JDV: It’s RP’s final chance to shift to parliamentary system

Speaker Jose de Venecia Jr. declared yesterday that this year is the "final chance" for the nation to shift to a parliamentary unicameral form of government.

Speaking before a joint session of Congress for President Arroyo’s State of the Nation Address, De Venecia said efforts to amend the Constitution must now be resumed "in high gear" because this is the "best time" for the Philippines to give up the bicameral presidential system.

"This year I believe we have reached a point where Charter reform has become inevitable on the historic and strategic scale," he said. "We have awakened a national consensus for constitutional reform."

De Venecia said lawmakers, as representatives of the 84 million Filipinos, would cross party lines to decide on "the great issues of constitutional change."

"We are already running out of time - and many of our independent-thinking citizens have said time and again that constitutional change is the last remaining hope of our people," he said.

"More than anything, this last session gives us the final chance to replace through charter reform an inefficient and inflexible system that, by its weakness, breeds extremist plots to seize power," the Speaker added.

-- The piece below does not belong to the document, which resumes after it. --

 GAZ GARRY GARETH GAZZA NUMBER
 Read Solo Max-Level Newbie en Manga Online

De Venecia said the shift to a parliamentary form of government could be done through a people’s initiative and by Congress convened as a constituent assembly.

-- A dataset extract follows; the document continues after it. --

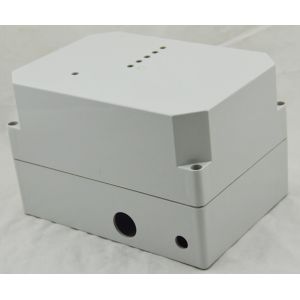 Buy cheap OEM ODM Electrical Enclosure Box High Impact ABS PC IP65 from wholesalers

"If our country is to end its endemic crises, we must renew — we must reinvigorate — our political institutions," he said. "Charter reform is the key to all these beneficent changes essential to our political life as a nation."

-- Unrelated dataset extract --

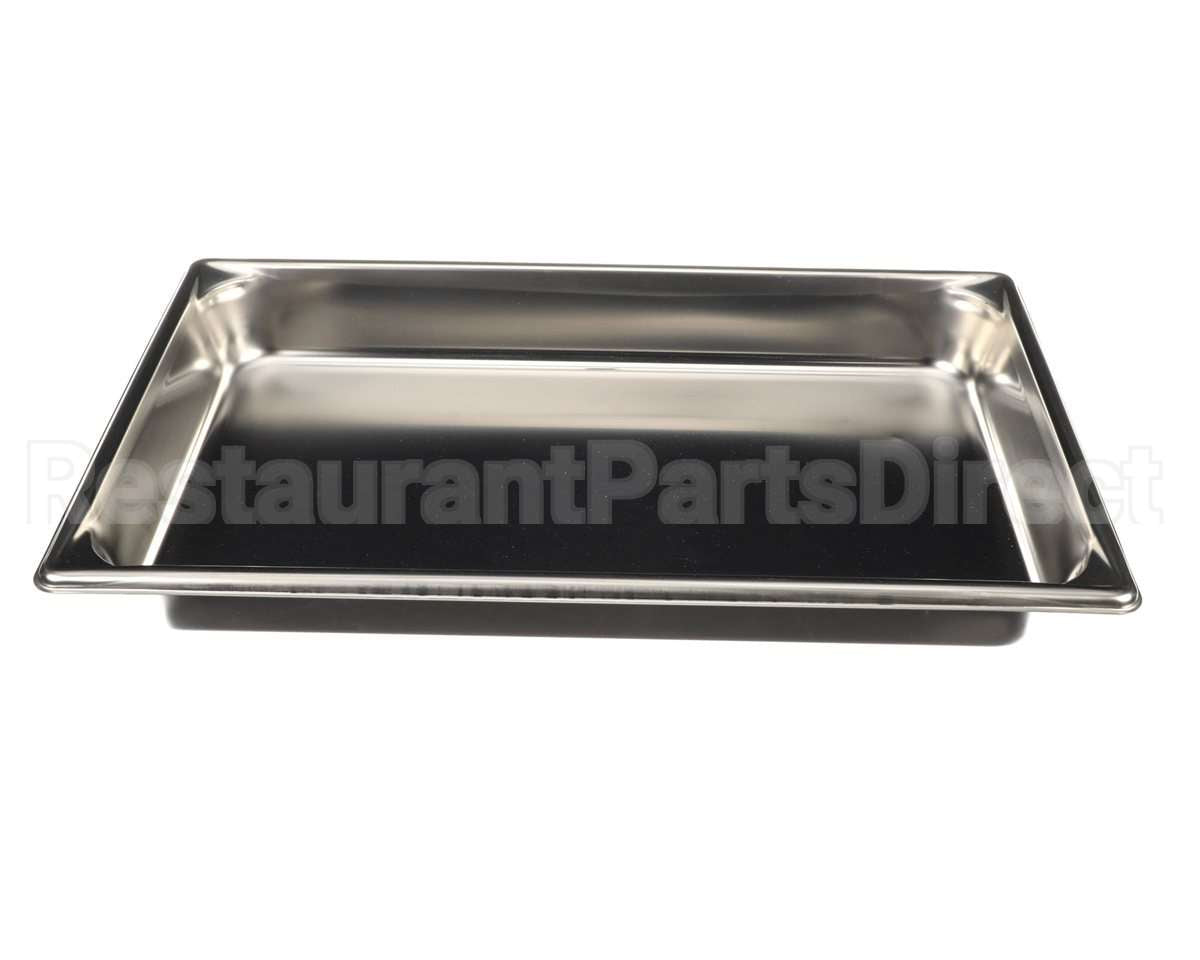 213K103 Antunes Full Size Pan Kit-Dch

De Venecia said shifting from the bicameral presidential system to a unicameral parliamentary form is "a cause greater than ourselves and our ambitions."

"In these parlous times, politics must become what the Czech intellectual Vaclav Havel calls the art of the impossible — the art of transcending partisan interests in a collective and cooperative effort to make both our country and ourselves better," he said.

De Venecia, an ally of Mrs. Arroyo, took a swipe at the opposition-dominated Senate, which has rejected proposals to merge with the House to form a unicameral legislature.

"The Senate, regrettably, did not share this House’s sense of urgency in dealing with this great reform initiative," he said. "It is tragic that the two Houses should be working at cross-purposes — when they should be cooperating in harmony to advance the national purpose."

Early this year, the House and the Senate suffered a deadlock on what mode the government has to take to effect changes in the Constitution.

Senators rejected proposals for Congress to convene as a constituent assembly in favor of a constitutional convention, which the House finds to be too expensive.

Allies of Mrs. Arroyo in the House want the Constitution amended by way of constituent assembly, although the government is also open to the idea of people’s initiative, which has so far gathered almost nine million signatures.

If Congress is convened as a constituent assembly, senators want the Senate and the House to vote separately on proposed amendments to the Constitution, and for each house to muster a vote of three-fourths of its members.